Living and Dying with Dementia – Barriers to Care addresses the often overlooked final stage of dementia – a progressive, terminal illness. It highlights that dementia is often not recognised as a terminal diagnosis, which can lead to poor access to care, inconsistent quality of care and inadequate pain management.
The report draws on research from across the UK and particularly from University College London (UCL), as well as findings from health and social care services.
Following its publication, Marie Curie and Alzheimer’s Society is aiming to bring together NHS organisations, social care bodies, royal colleges, charities, researchers, and people with experience of dementia and end of life care, to plot out how to address the barriers and develop an action plan that each organisation can to sign up to.

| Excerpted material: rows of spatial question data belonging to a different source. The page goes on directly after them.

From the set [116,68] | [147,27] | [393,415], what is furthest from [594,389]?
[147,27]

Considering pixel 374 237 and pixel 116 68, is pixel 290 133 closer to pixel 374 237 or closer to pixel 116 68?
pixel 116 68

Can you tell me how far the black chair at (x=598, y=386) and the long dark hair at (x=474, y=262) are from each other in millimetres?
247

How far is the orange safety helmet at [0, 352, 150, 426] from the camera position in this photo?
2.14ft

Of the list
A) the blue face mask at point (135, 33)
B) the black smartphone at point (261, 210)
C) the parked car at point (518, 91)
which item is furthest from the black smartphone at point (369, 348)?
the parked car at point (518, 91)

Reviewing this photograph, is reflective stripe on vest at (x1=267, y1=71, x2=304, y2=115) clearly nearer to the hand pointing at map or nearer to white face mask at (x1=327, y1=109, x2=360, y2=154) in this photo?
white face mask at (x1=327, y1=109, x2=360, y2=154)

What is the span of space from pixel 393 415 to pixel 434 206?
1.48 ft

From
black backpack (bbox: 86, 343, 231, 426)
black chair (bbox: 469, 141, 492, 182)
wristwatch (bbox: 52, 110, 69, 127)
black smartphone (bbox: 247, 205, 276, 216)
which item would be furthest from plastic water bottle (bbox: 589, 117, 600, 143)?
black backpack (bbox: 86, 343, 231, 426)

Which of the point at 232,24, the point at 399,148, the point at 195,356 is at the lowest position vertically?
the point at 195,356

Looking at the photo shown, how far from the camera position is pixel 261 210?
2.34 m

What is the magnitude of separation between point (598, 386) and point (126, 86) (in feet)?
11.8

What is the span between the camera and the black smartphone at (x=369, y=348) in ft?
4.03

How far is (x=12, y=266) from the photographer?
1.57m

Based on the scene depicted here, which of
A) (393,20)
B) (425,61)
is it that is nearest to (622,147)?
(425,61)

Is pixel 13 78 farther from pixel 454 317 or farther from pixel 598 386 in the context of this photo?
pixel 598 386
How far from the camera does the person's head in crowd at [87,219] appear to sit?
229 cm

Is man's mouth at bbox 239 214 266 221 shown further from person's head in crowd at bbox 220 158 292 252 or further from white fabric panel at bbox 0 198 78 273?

The three main barriers that prevent many people from accessing appropriate high-quality care at the end of their lives include:
Inadequate Quality of Care
- Inconsistency in care standards and inappropriate hospital admissions
- Poor pain management
- Poor recognition of dementia as a terminal illness and a cause of death
- Lack of appropriate/timely diagnosis and care planning
- Poor access to palliative care, hospice care and funding
Jeremy Hughes, Chief Executive at Alzheimer’s Society said: “Dementia is frequently overlooked as being a terminal illness and as a consequence, there are unacceptable failures to prepare and plan for end of life care. Despite much attention on dementia in recent years, many people with dementia are not dying where they had hoped; others face meeting the end of their life in pain or without dignity. A lot needs to happen to improve care. Improving staff training and awareness is vital in order to help make people’s final days as good as they can be. Mapping this journey is difficult but considerations for end of life care for people with dementia are essential to meet the needs and dignity of each individual and their loved ones.”